Which, again, points us in the direction of where the church ought to be today, not worrying about what it isn’t going to be but rather putting its energy into what and where God’s calling us to be. The church is not only called to be God’s stranger in the midst of the culture; it’s also called to concentrate its ministry amongst the hospitality of strangers in our midst. Who are they? They’re the homeless we feed on Mondays and Thursdays, those we give food to on Tuesdays, those we build homes for with Habitat for Humanity, those who bring their children to be baptized even though we’ll probably never see them again, the strangers who worship with us on an occasional Sunday.

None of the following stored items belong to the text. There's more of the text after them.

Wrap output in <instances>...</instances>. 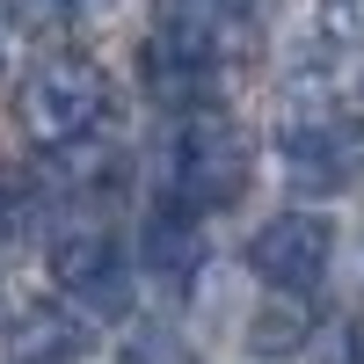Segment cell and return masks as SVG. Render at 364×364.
I'll return each mask as SVG.
<instances>
[{"label":"cell","mask_w":364,"mask_h":364,"mask_svg":"<svg viewBox=\"0 0 364 364\" xmlns=\"http://www.w3.org/2000/svg\"><path fill=\"white\" fill-rule=\"evenodd\" d=\"M102 117H109V80H102L95 58L51 51V58L29 66V80H22V124H29L37 146H80Z\"/></svg>","instance_id":"obj_1"},{"label":"cell","mask_w":364,"mask_h":364,"mask_svg":"<svg viewBox=\"0 0 364 364\" xmlns=\"http://www.w3.org/2000/svg\"><path fill=\"white\" fill-rule=\"evenodd\" d=\"M248 175H255V146L240 139L233 124H219V117L182 124L175 154H168L175 204H190V211H226L240 190H248Z\"/></svg>","instance_id":"obj_2"},{"label":"cell","mask_w":364,"mask_h":364,"mask_svg":"<svg viewBox=\"0 0 364 364\" xmlns=\"http://www.w3.org/2000/svg\"><path fill=\"white\" fill-rule=\"evenodd\" d=\"M226 66V22L219 15H168L154 37H146V87L161 102H197L211 95V80Z\"/></svg>","instance_id":"obj_3"},{"label":"cell","mask_w":364,"mask_h":364,"mask_svg":"<svg viewBox=\"0 0 364 364\" xmlns=\"http://www.w3.org/2000/svg\"><path fill=\"white\" fill-rule=\"evenodd\" d=\"M328 255H336V226L314 219V211H277L255 240H248V269L269 291H314L328 277Z\"/></svg>","instance_id":"obj_4"},{"label":"cell","mask_w":364,"mask_h":364,"mask_svg":"<svg viewBox=\"0 0 364 364\" xmlns=\"http://www.w3.org/2000/svg\"><path fill=\"white\" fill-rule=\"evenodd\" d=\"M51 284L73 299L80 314H102V321H124L132 314V262L117 255L109 233H73L51 248Z\"/></svg>","instance_id":"obj_5"},{"label":"cell","mask_w":364,"mask_h":364,"mask_svg":"<svg viewBox=\"0 0 364 364\" xmlns=\"http://www.w3.org/2000/svg\"><path fill=\"white\" fill-rule=\"evenodd\" d=\"M197 262H204L197 211H190V204H161L154 219H146V269H154L161 284H190Z\"/></svg>","instance_id":"obj_6"},{"label":"cell","mask_w":364,"mask_h":364,"mask_svg":"<svg viewBox=\"0 0 364 364\" xmlns=\"http://www.w3.org/2000/svg\"><path fill=\"white\" fill-rule=\"evenodd\" d=\"M284 154L306 168V175H350L364 161V146L350 139V124H291L284 132Z\"/></svg>","instance_id":"obj_7"},{"label":"cell","mask_w":364,"mask_h":364,"mask_svg":"<svg viewBox=\"0 0 364 364\" xmlns=\"http://www.w3.org/2000/svg\"><path fill=\"white\" fill-rule=\"evenodd\" d=\"M8 357L15 364H66V357H80V328L51 321V314H29L15 336H8Z\"/></svg>","instance_id":"obj_8"},{"label":"cell","mask_w":364,"mask_h":364,"mask_svg":"<svg viewBox=\"0 0 364 364\" xmlns=\"http://www.w3.org/2000/svg\"><path fill=\"white\" fill-rule=\"evenodd\" d=\"M306 314H299V306H269L255 328H248V350H291V343H306Z\"/></svg>","instance_id":"obj_9"},{"label":"cell","mask_w":364,"mask_h":364,"mask_svg":"<svg viewBox=\"0 0 364 364\" xmlns=\"http://www.w3.org/2000/svg\"><path fill=\"white\" fill-rule=\"evenodd\" d=\"M0 15L29 37H44V29H66L73 22V0H0Z\"/></svg>","instance_id":"obj_10"},{"label":"cell","mask_w":364,"mask_h":364,"mask_svg":"<svg viewBox=\"0 0 364 364\" xmlns=\"http://www.w3.org/2000/svg\"><path fill=\"white\" fill-rule=\"evenodd\" d=\"M182 8H190V15H219V22H233L248 0H182Z\"/></svg>","instance_id":"obj_11"}]
</instances>
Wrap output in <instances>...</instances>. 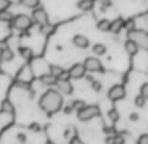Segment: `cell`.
Wrapping results in <instances>:
<instances>
[{
  "label": "cell",
  "instance_id": "obj_22",
  "mask_svg": "<svg viewBox=\"0 0 148 144\" xmlns=\"http://www.w3.org/2000/svg\"><path fill=\"white\" fill-rule=\"evenodd\" d=\"M20 54L25 59H32V56H33V51L29 47H20Z\"/></svg>",
  "mask_w": 148,
  "mask_h": 144
},
{
  "label": "cell",
  "instance_id": "obj_15",
  "mask_svg": "<svg viewBox=\"0 0 148 144\" xmlns=\"http://www.w3.org/2000/svg\"><path fill=\"white\" fill-rule=\"evenodd\" d=\"M14 19L13 13L9 12L8 9H4V11H0V21L1 22H12Z\"/></svg>",
  "mask_w": 148,
  "mask_h": 144
},
{
  "label": "cell",
  "instance_id": "obj_12",
  "mask_svg": "<svg viewBox=\"0 0 148 144\" xmlns=\"http://www.w3.org/2000/svg\"><path fill=\"white\" fill-rule=\"evenodd\" d=\"M77 7L84 12H89L95 7V0H80L77 3Z\"/></svg>",
  "mask_w": 148,
  "mask_h": 144
},
{
  "label": "cell",
  "instance_id": "obj_26",
  "mask_svg": "<svg viewBox=\"0 0 148 144\" xmlns=\"http://www.w3.org/2000/svg\"><path fill=\"white\" fill-rule=\"evenodd\" d=\"M140 94L148 100V83H144L140 86Z\"/></svg>",
  "mask_w": 148,
  "mask_h": 144
},
{
  "label": "cell",
  "instance_id": "obj_1",
  "mask_svg": "<svg viewBox=\"0 0 148 144\" xmlns=\"http://www.w3.org/2000/svg\"><path fill=\"white\" fill-rule=\"evenodd\" d=\"M39 106L42 110L46 111L49 115L58 113L63 106V96L59 91L55 89H50L46 93L42 94L41 101H39Z\"/></svg>",
  "mask_w": 148,
  "mask_h": 144
},
{
  "label": "cell",
  "instance_id": "obj_24",
  "mask_svg": "<svg viewBox=\"0 0 148 144\" xmlns=\"http://www.w3.org/2000/svg\"><path fill=\"white\" fill-rule=\"evenodd\" d=\"M71 106L73 108V110H81V109L85 106V102L84 101H81V100H75L72 104H71Z\"/></svg>",
  "mask_w": 148,
  "mask_h": 144
},
{
  "label": "cell",
  "instance_id": "obj_18",
  "mask_svg": "<svg viewBox=\"0 0 148 144\" xmlns=\"http://www.w3.org/2000/svg\"><path fill=\"white\" fill-rule=\"evenodd\" d=\"M1 111H3V113H7V114H13L14 113L13 104L8 100L3 101V104H1Z\"/></svg>",
  "mask_w": 148,
  "mask_h": 144
},
{
  "label": "cell",
  "instance_id": "obj_9",
  "mask_svg": "<svg viewBox=\"0 0 148 144\" xmlns=\"http://www.w3.org/2000/svg\"><path fill=\"white\" fill-rule=\"evenodd\" d=\"M56 88L62 94H71L73 92V86L67 79H59L56 81Z\"/></svg>",
  "mask_w": 148,
  "mask_h": 144
},
{
  "label": "cell",
  "instance_id": "obj_25",
  "mask_svg": "<svg viewBox=\"0 0 148 144\" xmlns=\"http://www.w3.org/2000/svg\"><path fill=\"white\" fill-rule=\"evenodd\" d=\"M108 117L110 118V121H112V122H117L118 119H119V114H118V111L115 110V109L110 110L109 114H108Z\"/></svg>",
  "mask_w": 148,
  "mask_h": 144
},
{
  "label": "cell",
  "instance_id": "obj_17",
  "mask_svg": "<svg viewBox=\"0 0 148 144\" xmlns=\"http://www.w3.org/2000/svg\"><path fill=\"white\" fill-rule=\"evenodd\" d=\"M105 143L106 144H125V139L121 135H113V136H109L105 140Z\"/></svg>",
  "mask_w": 148,
  "mask_h": 144
},
{
  "label": "cell",
  "instance_id": "obj_3",
  "mask_svg": "<svg viewBox=\"0 0 148 144\" xmlns=\"http://www.w3.org/2000/svg\"><path fill=\"white\" fill-rule=\"evenodd\" d=\"M33 22V19L28 14H17V16H14L13 21H12V26L20 32H25L32 28Z\"/></svg>",
  "mask_w": 148,
  "mask_h": 144
},
{
  "label": "cell",
  "instance_id": "obj_7",
  "mask_svg": "<svg viewBox=\"0 0 148 144\" xmlns=\"http://www.w3.org/2000/svg\"><path fill=\"white\" fill-rule=\"evenodd\" d=\"M84 66H85L87 71H89V72H103L102 63L97 58H95V56H89V58L85 59Z\"/></svg>",
  "mask_w": 148,
  "mask_h": 144
},
{
  "label": "cell",
  "instance_id": "obj_8",
  "mask_svg": "<svg viewBox=\"0 0 148 144\" xmlns=\"http://www.w3.org/2000/svg\"><path fill=\"white\" fill-rule=\"evenodd\" d=\"M85 72H87V68L84 66V63H76L68 69V73H70L71 79H75V80H79V79L84 77L85 76Z\"/></svg>",
  "mask_w": 148,
  "mask_h": 144
},
{
  "label": "cell",
  "instance_id": "obj_28",
  "mask_svg": "<svg viewBox=\"0 0 148 144\" xmlns=\"http://www.w3.org/2000/svg\"><path fill=\"white\" fill-rule=\"evenodd\" d=\"M138 144H148V135L147 134L142 135L139 139H138Z\"/></svg>",
  "mask_w": 148,
  "mask_h": 144
},
{
  "label": "cell",
  "instance_id": "obj_4",
  "mask_svg": "<svg viewBox=\"0 0 148 144\" xmlns=\"http://www.w3.org/2000/svg\"><path fill=\"white\" fill-rule=\"evenodd\" d=\"M101 114L100 108L96 105H85L81 110L77 111V118L83 122H87V121H90V119L96 118Z\"/></svg>",
  "mask_w": 148,
  "mask_h": 144
},
{
  "label": "cell",
  "instance_id": "obj_20",
  "mask_svg": "<svg viewBox=\"0 0 148 144\" xmlns=\"http://www.w3.org/2000/svg\"><path fill=\"white\" fill-rule=\"evenodd\" d=\"M92 50H93V53H95V55L101 56V55H105V53H106V46L102 43H96Z\"/></svg>",
  "mask_w": 148,
  "mask_h": 144
},
{
  "label": "cell",
  "instance_id": "obj_33",
  "mask_svg": "<svg viewBox=\"0 0 148 144\" xmlns=\"http://www.w3.org/2000/svg\"><path fill=\"white\" fill-rule=\"evenodd\" d=\"M17 139H18L20 141H25L26 140V136L24 135V134H18V135H17Z\"/></svg>",
  "mask_w": 148,
  "mask_h": 144
},
{
  "label": "cell",
  "instance_id": "obj_16",
  "mask_svg": "<svg viewBox=\"0 0 148 144\" xmlns=\"http://www.w3.org/2000/svg\"><path fill=\"white\" fill-rule=\"evenodd\" d=\"M20 4L25 8L36 9L39 7V0H20Z\"/></svg>",
  "mask_w": 148,
  "mask_h": 144
},
{
  "label": "cell",
  "instance_id": "obj_2",
  "mask_svg": "<svg viewBox=\"0 0 148 144\" xmlns=\"http://www.w3.org/2000/svg\"><path fill=\"white\" fill-rule=\"evenodd\" d=\"M129 39H132L139 46V49L148 51V33L142 29H132L129 32Z\"/></svg>",
  "mask_w": 148,
  "mask_h": 144
},
{
  "label": "cell",
  "instance_id": "obj_23",
  "mask_svg": "<svg viewBox=\"0 0 148 144\" xmlns=\"http://www.w3.org/2000/svg\"><path fill=\"white\" fill-rule=\"evenodd\" d=\"M145 100H147V98L145 97H143L142 94H139V96H136V97H135V106H136V108H143V106L145 105Z\"/></svg>",
  "mask_w": 148,
  "mask_h": 144
},
{
  "label": "cell",
  "instance_id": "obj_10",
  "mask_svg": "<svg viewBox=\"0 0 148 144\" xmlns=\"http://www.w3.org/2000/svg\"><path fill=\"white\" fill-rule=\"evenodd\" d=\"M72 42L79 49H88V47H89V39L85 36H83V34H76V36L73 37Z\"/></svg>",
  "mask_w": 148,
  "mask_h": 144
},
{
  "label": "cell",
  "instance_id": "obj_21",
  "mask_svg": "<svg viewBox=\"0 0 148 144\" xmlns=\"http://www.w3.org/2000/svg\"><path fill=\"white\" fill-rule=\"evenodd\" d=\"M1 60H4V62H11L12 59H13V51L11 50V49H5V50L3 51V54H1Z\"/></svg>",
  "mask_w": 148,
  "mask_h": 144
},
{
  "label": "cell",
  "instance_id": "obj_31",
  "mask_svg": "<svg viewBox=\"0 0 148 144\" xmlns=\"http://www.w3.org/2000/svg\"><path fill=\"white\" fill-rule=\"evenodd\" d=\"M92 88L96 89V91H100V89H101V84L97 83V81H93V83H92Z\"/></svg>",
  "mask_w": 148,
  "mask_h": 144
},
{
  "label": "cell",
  "instance_id": "obj_34",
  "mask_svg": "<svg viewBox=\"0 0 148 144\" xmlns=\"http://www.w3.org/2000/svg\"><path fill=\"white\" fill-rule=\"evenodd\" d=\"M130 119H131L132 122H135V121L139 119V115H138V114H131V115H130Z\"/></svg>",
  "mask_w": 148,
  "mask_h": 144
},
{
  "label": "cell",
  "instance_id": "obj_13",
  "mask_svg": "<svg viewBox=\"0 0 148 144\" xmlns=\"http://www.w3.org/2000/svg\"><path fill=\"white\" fill-rule=\"evenodd\" d=\"M125 28V21L122 19H117L114 21H112V25H110V32L113 33H119L121 29Z\"/></svg>",
  "mask_w": 148,
  "mask_h": 144
},
{
  "label": "cell",
  "instance_id": "obj_36",
  "mask_svg": "<svg viewBox=\"0 0 148 144\" xmlns=\"http://www.w3.org/2000/svg\"><path fill=\"white\" fill-rule=\"evenodd\" d=\"M95 1H100L101 4H109V0H95Z\"/></svg>",
  "mask_w": 148,
  "mask_h": 144
},
{
  "label": "cell",
  "instance_id": "obj_11",
  "mask_svg": "<svg viewBox=\"0 0 148 144\" xmlns=\"http://www.w3.org/2000/svg\"><path fill=\"white\" fill-rule=\"evenodd\" d=\"M125 50L127 51V54H130V55H135V54L139 51V46H138L132 39H127V41L125 42Z\"/></svg>",
  "mask_w": 148,
  "mask_h": 144
},
{
  "label": "cell",
  "instance_id": "obj_14",
  "mask_svg": "<svg viewBox=\"0 0 148 144\" xmlns=\"http://www.w3.org/2000/svg\"><path fill=\"white\" fill-rule=\"evenodd\" d=\"M41 81H42V84L51 86V85H56L58 79H56L55 76H53L51 73H46V75H42L41 76Z\"/></svg>",
  "mask_w": 148,
  "mask_h": 144
},
{
  "label": "cell",
  "instance_id": "obj_32",
  "mask_svg": "<svg viewBox=\"0 0 148 144\" xmlns=\"http://www.w3.org/2000/svg\"><path fill=\"white\" fill-rule=\"evenodd\" d=\"M72 110H73V108H72V106H66V108H64V113L66 114H70V113H72Z\"/></svg>",
  "mask_w": 148,
  "mask_h": 144
},
{
  "label": "cell",
  "instance_id": "obj_29",
  "mask_svg": "<svg viewBox=\"0 0 148 144\" xmlns=\"http://www.w3.org/2000/svg\"><path fill=\"white\" fill-rule=\"evenodd\" d=\"M70 144H85L83 140H81L80 138H77V136H73L72 139H71V143Z\"/></svg>",
  "mask_w": 148,
  "mask_h": 144
},
{
  "label": "cell",
  "instance_id": "obj_30",
  "mask_svg": "<svg viewBox=\"0 0 148 144\" xmlns=\"http://www.w3.org/2000/svg\"><path fill=\"white\" fill-rule=\"evenodd\" d=\"M5 49H8V45H7V42H4V41H0V51L3 53Z\"/></svg>",
  "mask_w": 148,
  "mask_h": 144
},
{
  "label": "cell",
  "instance_id": "obj_5",
  "mask_svg": "<svg viewBox=\"0 0 148 144\" xmlns=\"http://www.w3.org/2000/svg\"><path fill=\"white\" fill-rule=\"evenodd\" d=\"M125 96H126V89L123 85H114L108 92V97H109V100L113 101V102L123 100Z\"/></svg>",
  "mask_w": 148,
  "mask_h": 144
},
{
  "label": "cell",
  "instance_id": "obj_27",
  "mask_svg": "<svg viewBox=\"0 0 148 144\" xmlns=\"http://www.w3.org/2000/svg\"><path fill=\"white\" fill-rule=\"evenodd\" d=\"M9 5H11V1H9V0H0V11L8 9Z\"/></svg>",
  "mask_w": 148,
  "mask_h": 144
},
{
  "label": "cell",
  "instance_id": "obj_6",
  "mask_svg": "<svg viewBox=\"0 0 148 144\" xmlns=\"http://www.w3.org/2000/svg\"><path fill=\"white\" fill-rule=\"evenodd\" d=\"M32 19H33V21L36 22V24H38L39 26L49 24V14H47V12H46L43 8H39V7H38V8H36V9H33Z\"/></svg>",
  "mask_w": 148,
  "mask_h": 144
},
{
  "label": "cell",
  "instance_id": "obj_35",
  "mask_svg": "<svg viewBox=\"0 0 148 144\" xmlns=\"http://www.w3.org/2000/svg\"><path fill=\"white\" fill-rule=\"evenodd\" d=\"M30 128H33L34 131H38V130H39V126H38V125H32Z\"/></svg>",
  "mask_w": 148,
  "mask_h": 144
},
{
  "label": "cell",
  "instance_id": "obj_19",
  "mask_svg": "<svg viewBox=\"0 0 148 144\" xmlns=\"http://www.w3.org/2000/svg\"><path fill=\"white\" fill-rule=\"evenodd\" d=\"M110 25H112V21L103 19V20H101V21H98L97 28H98V30H101V32H109Z\"/></svg>",
  "mask_w": 148,
  "mask_h": 144
}]
</instances>
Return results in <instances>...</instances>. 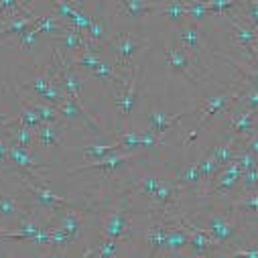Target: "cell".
I'll use <instances>...</instances> for the list:
<instances>
[{
	"instance_id": "816d5d0a",
	"label": "cell",
	"mask_w": 258,
	"mask_h": 258,
	"mask_svg": "<svg viewBox=\"0 0 258 258\" xmlns=\"http://www.w3.org/2000/svg\"><path fill=\"white\" fill-rule=\"evenodd\" d=\"M19 122L17 116H7V114H0V131H7V128L15 126Z\"/></svg>"
},
{
	"instance_id": "f546056e",
	"label": "cell",
	"mask_w": 258,
	"mask_h": 258,
	"mask_svg": "<svg viewBox=\"0 0 258 258\" xmlns=\"http://www.w3.org/2000/svg\"><path fill=\"white\" fill-rule=\"evenodd\" d=\"M175 196H177V189H175V185L171 183V181H161V185L157 187V191L153 193V200L161 206V210H165L173 200H175Z\"/></svg>"
},
{
	"instance_id": "ffe728a7",
	"label": "cell",
	"mask_w": 258,
	"mask_h": 258,
	"mask_svg": "<svg viewBox=\"0 0 258 258\" xmlns=\"http://www.w3.org/2000/svg\"><path fill=\"white\" fill-rule=\"evenodd\" d=\"M37 21V17H23V15H17L13 19H9L3 29H0V41L7 39V37H19L23 31H27L33 23Z\"/></svg>"
},
{
	"instance_id": "d6a6232c",
	"label": "cell",
	"mask_w": 258,
	"mask_h": 258,
	"mask_svg": "<svg viewBox=\"0 0 258 258\" xmlns=\"http://www.w3.org/2000/svg\"><path fill=\"white\" fill-rule=\"evenodd\" d=\"M116 149H120L116 143L114 145H88V147H84V155L88 161H98V159L112 155Z\"/></svg>"
},
{
	"instance_id": "b9f144b4",
	"label": "cell",
	"mask_w": 258,
	"mask_h": 258,
	"mask_svg": "<svg viewBox=\"0 0 258 258\" xmlns=\"http://www.w3.org/2000/svg\"><path fill=\"white\" fill-rule=\"evenodd\" d=\"M51 3L55 5V11H57V17L63 19V21H68L78 9L70 3V0H51Z\"/></svg>"
},
{
	"instance_id": "7402d4cb",
	"label": "cell",
	"mask_w": 258,
	"mask_h": 258,
	"mask_svg": "<svg viewBox=\"0 0 258 258\" xmlns=\"http://www.w3.org/2000/svg\"><path fill=\"white\" fill-rule=\"evenodd\" d=\"M27 216H33L31 208H23L17 202L0 196V220H23Z\"/></svg>"
},
{
	"instance_id": "44dd1931",
	"label": "cell",
	"mask_w": 258,
	"mask_h": 258,
	"mask_svg": "<svg viewBox=\"0 0 258 258\" xmlns=\"http://www.w3.org/2000/svg\"><path fill=\"white\" fill-rule=\"evenodd\" d=\"M179 37H181V45H183L191 55H196V59H198V53H200V47H202V33H200L198 25L193 23V25L181 27Z\"/></svg>"
},
{
	"instance_id": "6da1fadb",
	"label": "cell",
	"mask_w": 258,
	"mask_h": 258,
	"mask_svg": "<svg viewBox=\"0 0 258 258\" xmlns=\"http://www.w3.org/2000/svg\"><path fill=\"white\" fill-rule=\"evenodd\" d=\"M100 238H110L120 244L133 238V198L131 200L126 198L120 206H116L108 214V218L102 226Z\"/></svg>"
},
{
	"instance_id": "60d3db41",
	"label": "cell",
	"mask_w": 258,
	"mask_h": 258,
	"mask_svg": "<svg viewBox=\"0 0 258 258\" xmlns=\"http://www.w3.org/2000/svg\"><path fill=\"white\" fill-rule=\"evenodd\" d=\"M240 181H242V187H244V191H246V193L256 191V189H258V167H256V169H252V171L242 173Z\"/></svg>"
},
{
	"instance_id": "5bb4252c",
	"label": "cell",
	"mask_w": 258,
	"mask_h": 258,
	"mask_svg": "<svg viewBox=\"0 0 258 258\" xmlns=\"http://www.w3.org/2000/svg\"><path fill=\"white\" fill-rule=\"evenodd\" d=\"M187 114H189V112H179V114L169 116V114H163V112H159V110H153V112L149 114L151 133L157 135V137H163L167 131H171V128H173L183 116H187Z\"/></svg>"
},
{
	"instance_id": "2e32d148",
	"label": "cell",
	"mask_w": 258,
	"mask_h": 258,
	"mask_svg": "<svg viewBox=\"0 0 258 258\" xmlns=\"http://www.w3.org/2000/svg\"><path fill=\"white\" fill-rule=\"evenodd\" d=\"M169 222V230H167V240H165V252L169 254H179L187 248V232L183 230L181 222H173V220H167Z\"/></svg>"
},
{
	"instance_id": "f907efd6",
	"label": "cell",
	"mask_w": 258,
	"mask_h": 258,
	"mask_svg": "<svg viewBox=\"0 0 258 258\" xmlns=\"http://www.w3.org/2000/svg\"><path fill=\"white\" fill-rule=\"evenodd\" d=\"M9 149H11V143L7 139H0V163L3 165L9 163Z\"/></svg>"
},
{
	"instance_id": "3957f363",
	"label": "cell",
	"mask_w": 258,
	"mask_h": 258,
	"mask_svg": "<svg viewBox=\"0 0 258 258\" xmlns=\"http://www.w3.org/2000/svg\"><path fill=\"white\" fill-rule=\"evenodd\" d=\"M139 96V66H131V72H128V78H126V84L124 88L120 90V96L116 100V106L122 114V120L124 124H128V120H131L133 112H135V106H137V98Z\"/></svg>"
},
{
	"instance_id": "c3c4849f",
	"label": "cell",
	"mask_w": 258,
	"mask_h": 258,
	"mask_svg": "<svg viewBox=\"0 0 258 258\" xmlns=\"http://www.w3.org/2000/svg\"><path fill=\"white\" fill-rule=\"evenodd\" d=\"M246 13L252 21V25L258 29V0H248V7H246Z\"/></svg>"
},
{
	"instance_id": "4fadbf2b",
	"label": "cell",
	"mask_w": 258,
	"mask_h": 258,
	"mask_svg": "<svg viewBox=\"0 0 258 258\" xmlns=\"http://www.w3.org/2000/svg\"><path fill=\"white\" fill-rule=\"evenodd\" d=\"M133 151L131 153H122V155H108L104 159H98V161H90L86 165H80L76 169H70V175H76V173H84V171H90V169H102V171H114L118 167H122L126 161H133Z\"/></svg>"
},
{
	"instance_id": "30bf717a",
	"label": "cell",
	"mask_w": 258,
	"mask_h": 258,
	"mask_svg": "<svg viewBox=\"0 0 258 258\" xmlns=\"http://www.w3.org/2000/svg\"><path fill=\"white\" fill-rule=\"evenodd\" d=\"M224 15H228V21L232 23V29H234V35H236L238 45L244 47L246 53L252 57V61L258 63V33H256L254 29H250V27L240 25V23L234 19L232 13H224Z\"/></svg>"
},
{
	"instance_id": "f35d334b",
	"label": "cell",
	"mask_w": 258,
	"mask_h": 258,
	"mask_svg": "<svg viewBox=\"0 0 258 258\" xmlns=\"http://www.w3.org/2000/svg\"><path fill=\"white\" fill-rule=\"evenodd\" d=\"M236 5H238V0H208L206 9H208V13L212 11V13L224 15V13H228V9H232Z\"/></svg>"
},
{
	"instance_id": "e0dca14e",
	"label": "cell",
	"mask_w": 258,
	"mask_h": 258,
	"mask_svg": "<svg viewBox=\"0 0 258 258\" xmlns=\"http://www.w3.org/2000/svg\"><path fill=\"white\" fill-rule=\"evenodd\" d=\"M53 39L57 41V43H61V51L63 53H72V51H76L78 47H84L86 43H88V39L82 35V31H78V29H74V27H66L61 33H57V35H53Z\"/></svg>"
},
{
	"instance_id": "5b68a950",
	"label": "cell",
	"mask_w": 258,
	"mask_h": 258,
	"mask_svg": "<svg viewBox=\"0 0 258 258\" xmlns=\"http://www.w3.org/2000/svg\"><path fill=\"white\" fill-rule=\"evenodd\" d=\"M23 187L33 196V200H35V204H37L39 208H47L49 212H53V210H57V208H74V210H76V206H74L70 200L61 198V196H55V193H51L49 189L37 185L35 181H31V179L25 177V175H23Z\"/></svg>"
},
{
	"instance_id": "8d00e7d4",
	"label": "cell",
	"mask_w": 258,
	"mask_h": 258,
	"mask_svg": "<svg viewBox=\"0 0 258 258\" xmlns=\"http://www.w3.org/2000/svg\"><path fill=\"white\" fill-rule=\"evenodd\" d=\"M74 63H76V66H80V68H84V70H88V72H94L102 63V59L94 53V49H84V55L80 59H76Z\"/></svg>"
},
{
	"instance_id": "e575fe53",
	"label": "cell",
	"mask_w": 258,
	"mask_h": 258,
	"mask_svg": "<svg viewBox=\"0 0 258 258\" xmlns=\"http://www.w3.org/2000/svg\"><path fill=\"white\" fill-rule=\"evenodd\" d=\"M116 145L120 149H139L141 147V133L135 131H122L120 135H116Z\"/></svg>"
},
{
	"instance_id": "7dc6e473",
	"label": "cell",
	"mask_w": 258,
	"mask_h": 258,
	"mask_svg": "<svg viewBox=\"0 0 258 258\" xmlns=\"http://www.w3.org/2000/svg\"><path fill=\"white\" fill-rule=\"evenodd\" d=\"M244 98V106L248 108V110H256L258 108V88H252V90H248V92H244L242 94Z\"/></svg>"
},
{
	"instance_id": "d590c367",
	"label": "cell",
	"mask_w": 258,
	"mask_h": 258,
	"mask_svg": "<svg viewBox=\"0 0 258 258\" xmlns=\"http://www.w3.org/2000/svg\"><path fill=\"white\" fill-rule=\"evenodd\" d=\"M234 163H238V167L242 169V173H246V171H252V169H256V167H258V157L244 149V151L236 153Z\"/></svg>"
},
{
	"instance_id": "9c48e42d",
	"label": "cell",
	"mask_w": 258,
	"mask_h": 258,
	"mask_svg": "<svg viewBox=\"0 0 258 258\" xmlns=\"http://www.w3.org/2000/svg\"><path fill=\"white\" fill-rule=\"evenodd\" d=\"M240 177H242V169L238 167V163H234V161L228 163L226 167H222L218 171V175L214 177L212 185L206 191V196H216V193H224V191L232 189L240 181Z\"/></svg>"
},
{
	"instance_id": "ab89813d",
	"label": "cell",
	"mask_w": 258,
	"mask_h": 258,
	"mask_svg": "<svg viewBox=\"0 0 258 258\" xmlns=\"http://www.w3.org/2000/svg\"><path fill=\"white\" fill-rule=\"evenodd\" d=\"M37 41H39V33L33 29V25H31L27 31H23V33L19 35V43H21L25 49H29V51H33V49L37 47Z\"/></svg>"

Doing the service for the 61 year-old man who had nothing to show for his life other than the unconditional love he gave to everyone he met was a gift from God. In spite of his infirmities, in spite of his inability to perform any kind of productive work according to cultural standards, in spite of his absolute dependence on other people for the basic necessities of care, in spite of everything that seemed negative in his life, all he had to do was smile and all those negatives vanished. Here was a child of God who so disarmed the world that it took small children to know just how much he loved them. We need more of those kinds of strangers in our lives and we need to be that kind of stranger in the lives of others. Then, like Jesus and his disciples, two by two, we’ll get on with the task of doing the work God has called us to do.